* _Task data_:
----------------------------------------

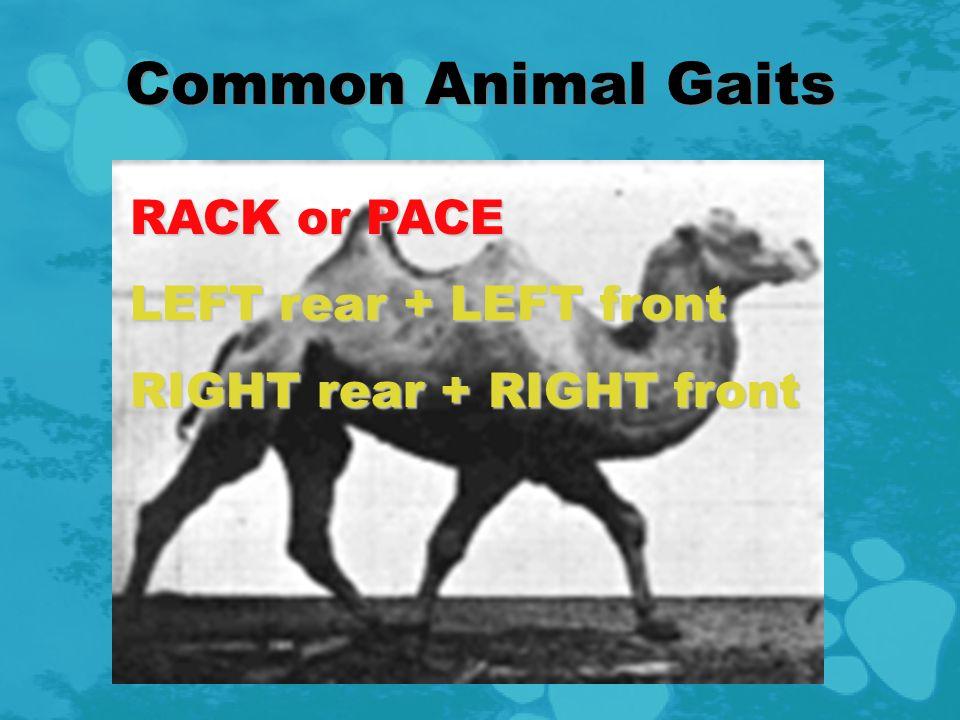 TRANSVERSE GALLOP LEFT rear + (delay) RIGHT rear LEFT front + (delay) RIGHT front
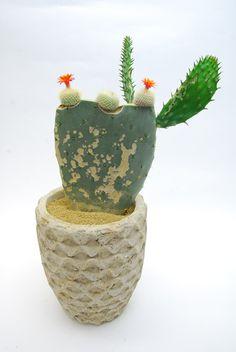 Brasilicactus haselbergii from qusamura.com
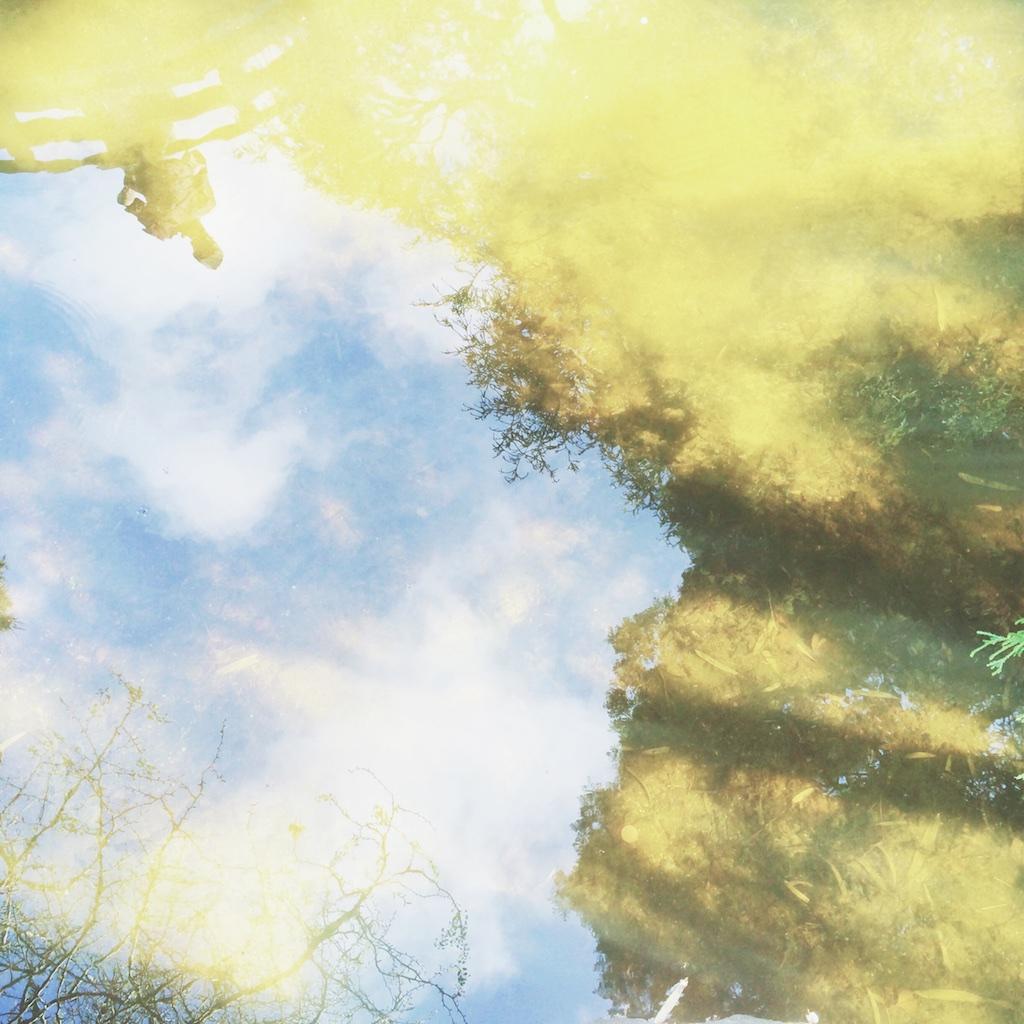 Stef_Etow_reflection_art.jpg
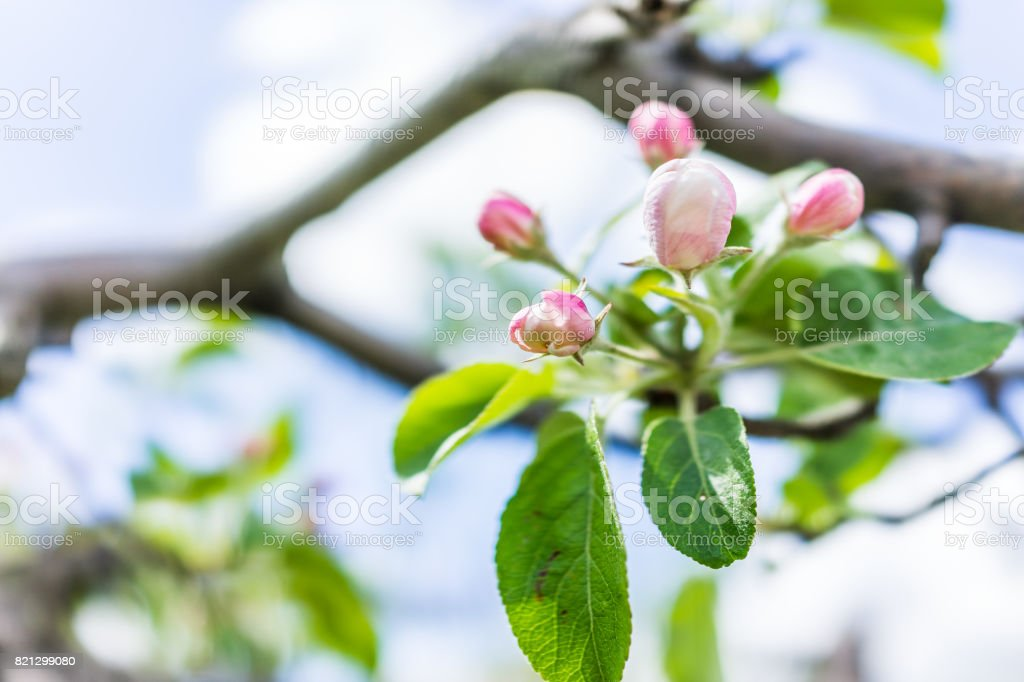 Macro closeup of apple blossoms buds on tree branch with green leaves in summer orchard stock photo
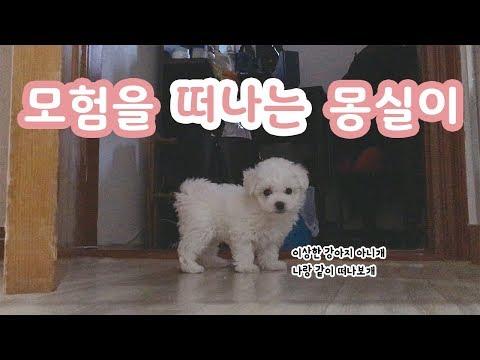 모험을 떠난 아기 강아지 몽실이 / dog tv 비숑프리제 귀여운 영상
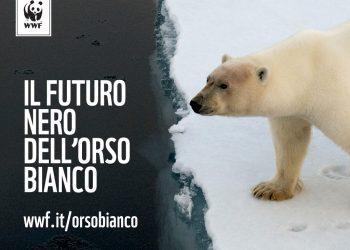 Il futuro dell'orso bianco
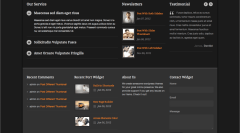 Modernize- Home page content built with some shortcodes of this theme and different widgets in footer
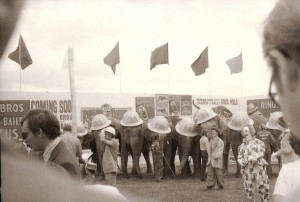 I took this photo of the elephants wearing construction hardhats at the groundbreaking of Circus World in 1973. The bright yellow hard hat was one of the many items on display at the reunion. It was restored by Billy Williams and brought to the reunion by Billy and his wife Karen.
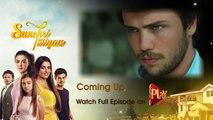 Sunehri Titliyan - New Episode 22 - Turkish Drama - Urdu or Hindi
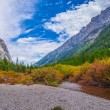 Beautiful Autumn near Cascade Creek - Grand Teton National Park — Stock Photo #33541041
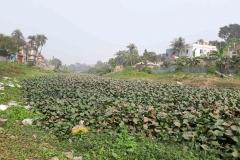 Ichamati-River-Pabna-Bangladesh-as-of-January-2021-5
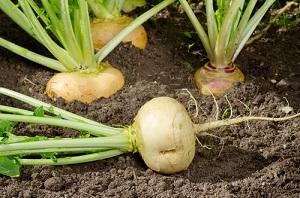 Acheter et semer des graines de navet au potager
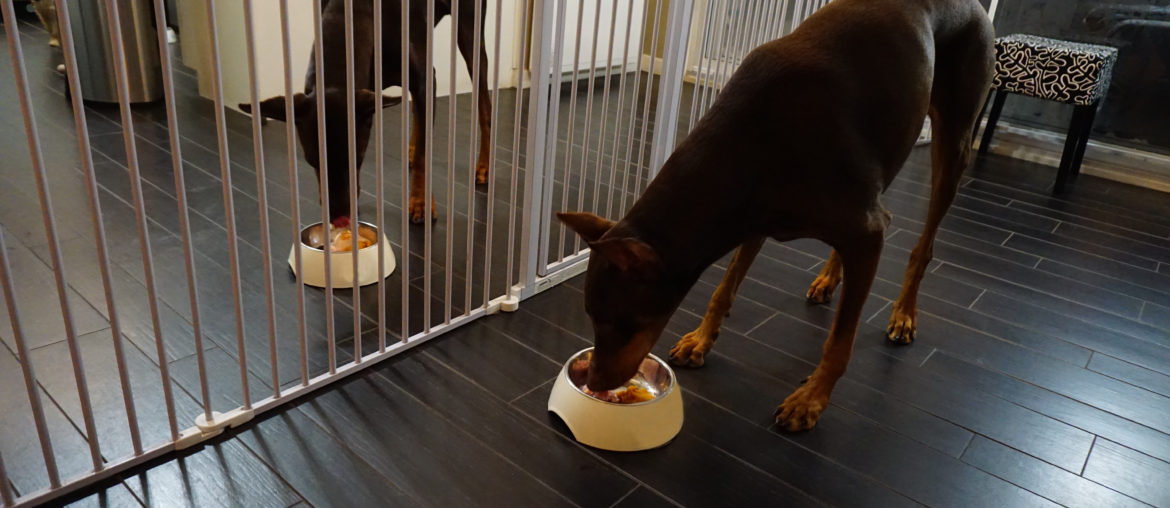 A Homemade Diet May Be The Answer to Your Dog's Obesity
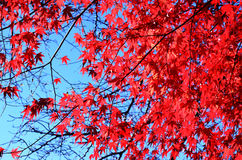 Flower maple, red. In japan royalty free stock images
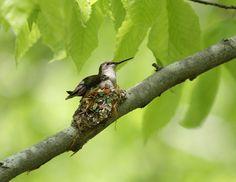 Ruby-throated Hummingbird (Archilochus colubris) female sitting on the nest, Rondeau Provincial Park, ONT, Canada.  (photo: Ric McArthur)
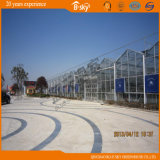 PC Sheet Greenhouse с Glass Surrounded для сада Picking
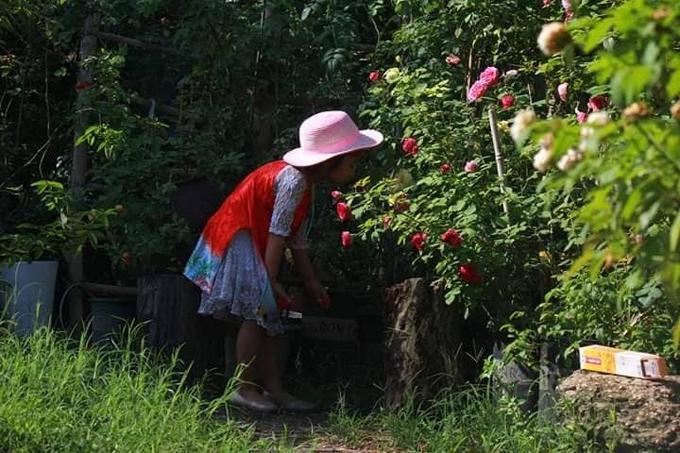 Ông bố một con cho biết anh không chỉ trồng hoa để lấy cảm hứng vẽ tranh mà còn là món quà dành tặng con gái Susu, giúp bé có một tuổi thơ hồn nhiên, đầy ắp kỷ niệm bên vườn hoa hồng ngập sắc thơm hương.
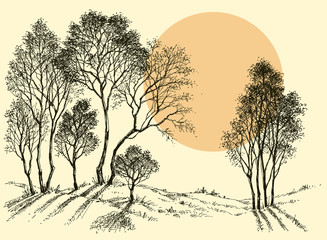Sunset in the forest. Trees wallpaper. Landscape sketch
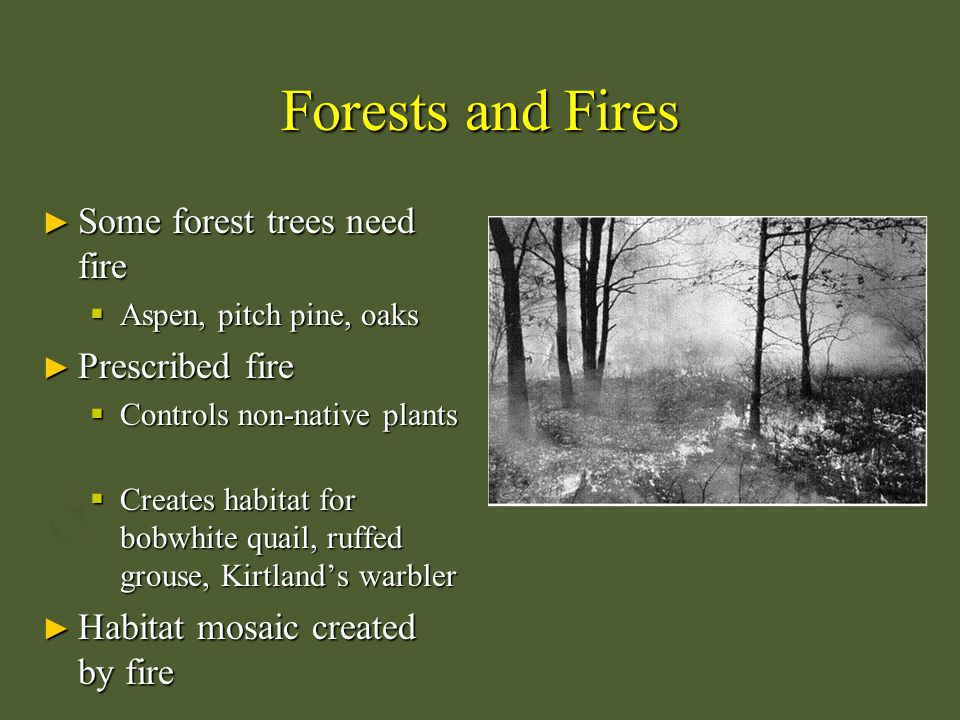 Forests and Fires ► Some forest trees need fire  Aspen, pitch pine, oaks ► Prescribed fire  Controls non-native plants  Creates habitat for bobwhit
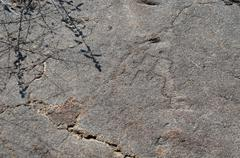 petroglyphs, rock carvings - stock photo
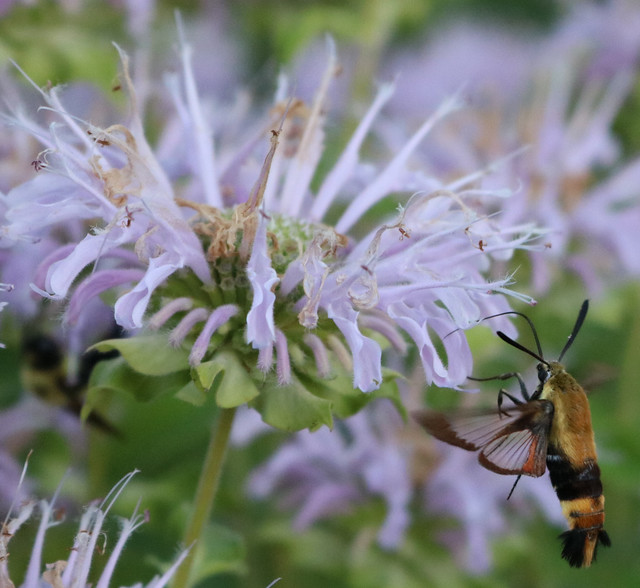yellow-and-black moth viewed from the left side, flying vertically with its proboscis inside a light purple bee balm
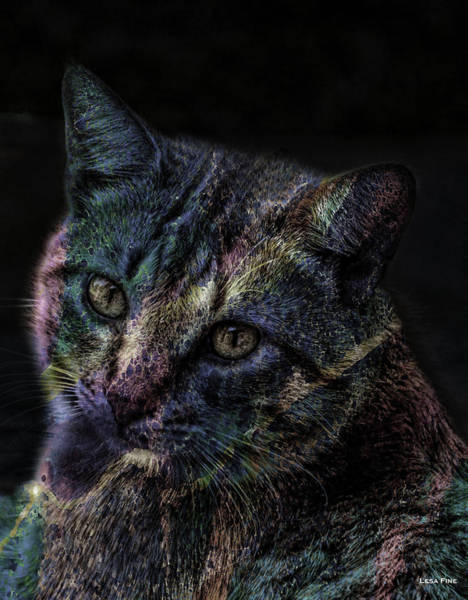 Mixed Media - Cat Of Many Colors Soft by Lesa Fine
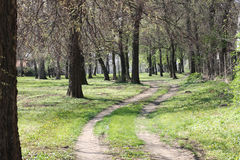 Path through the woods. Two small road through the woods Royalty Free Stock Image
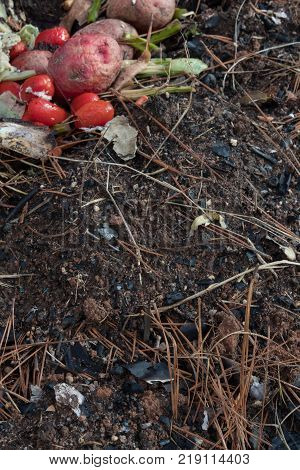Decomposing kitchen waste on organic matter and soil copy space vertical aspect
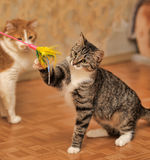 Cat playing. Standing on its hind legs Stock Image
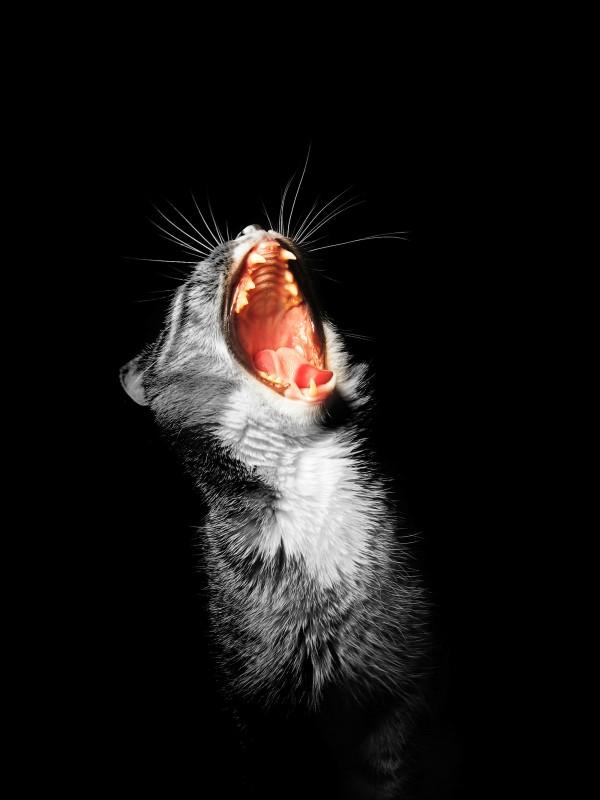 Feline Stomatitis: Therapeutische Herausforderung einer ...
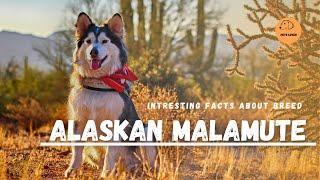 The Alaskan Malamute Dog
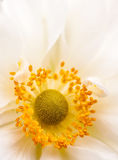 White Anemone. Macro image showing the soft golden centre of a white Anemone, along with its bright orange, pollen bearing stamens Stock Photo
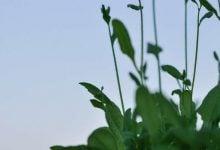 Photo of تعیین زمان گلدهی در گیاهان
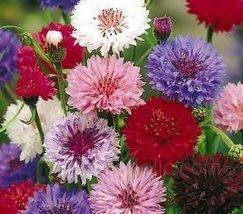 Non GMO Bulk Cornflower/Bachelor Button Seeds - 'Polka Dot Mixed' Centaurea cyan - $196.96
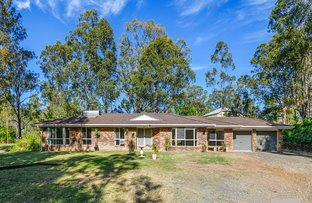 Picture of 14 Sirius Court, Cedar Vale QLD 4285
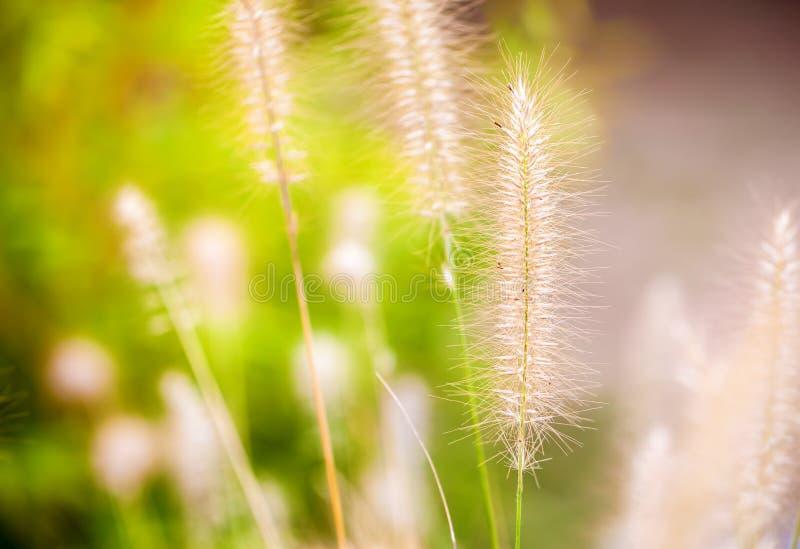 Roseaux d'usine en nature verte photo stock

----------------------------------------

* _Work to complete_: Output exactly the lines of the listing above that start with the one holding "Modernize- Home page" and go on through the one holding "Ông bố một con"; leave the pictures out.

* _Exercise solution_:
 Modernize- Home page content built with some shortcodes of this theme and different widgets in footer
 I took this photo of the elephants wearing construction hardhats at the groundbreaking of Circus World in 1973. The bright yellow hard hat was one of the many items on display at the reunion. It was restored by Billy Williams and brought to the reunion by Billy and his wife Karen.
 Sunehri Titliyan - New Episode 22 - Turkish Drama - Urdu or Hindi
 Beautiful Autumn near Cascade Creek - Grand Teton National Park — Stock Photo #33541041
 Ichamati-River-Pabna-Bangladesh-as-of-January-2021-5
 Acheter et semer des graines de navet au potager
 A Homemade Diet May Be The Answer to Your Dog's Obesity
 Flower maple, red. In japan royalty free stock images
 Ruby-throated Hummingbird (Archilochus colubris) female sitting on the nest, Rondeau Provincial Park, ONT, Canada.  (photo: Ric McArthur)
 PC Sheet Greenhouse с Glass Surrounded для сада Picking
 Ông bố một con cho biết anh không chỉ trồng hoa để lấy cảm hứng vẽ tranh mà còn là món quà dành tặng con gái Susu, giúp bé có một tuổi thơ hồn nhiên, đầy ắp kỷ niệm bên vườn hoa hồng ngập sắc thơm hương.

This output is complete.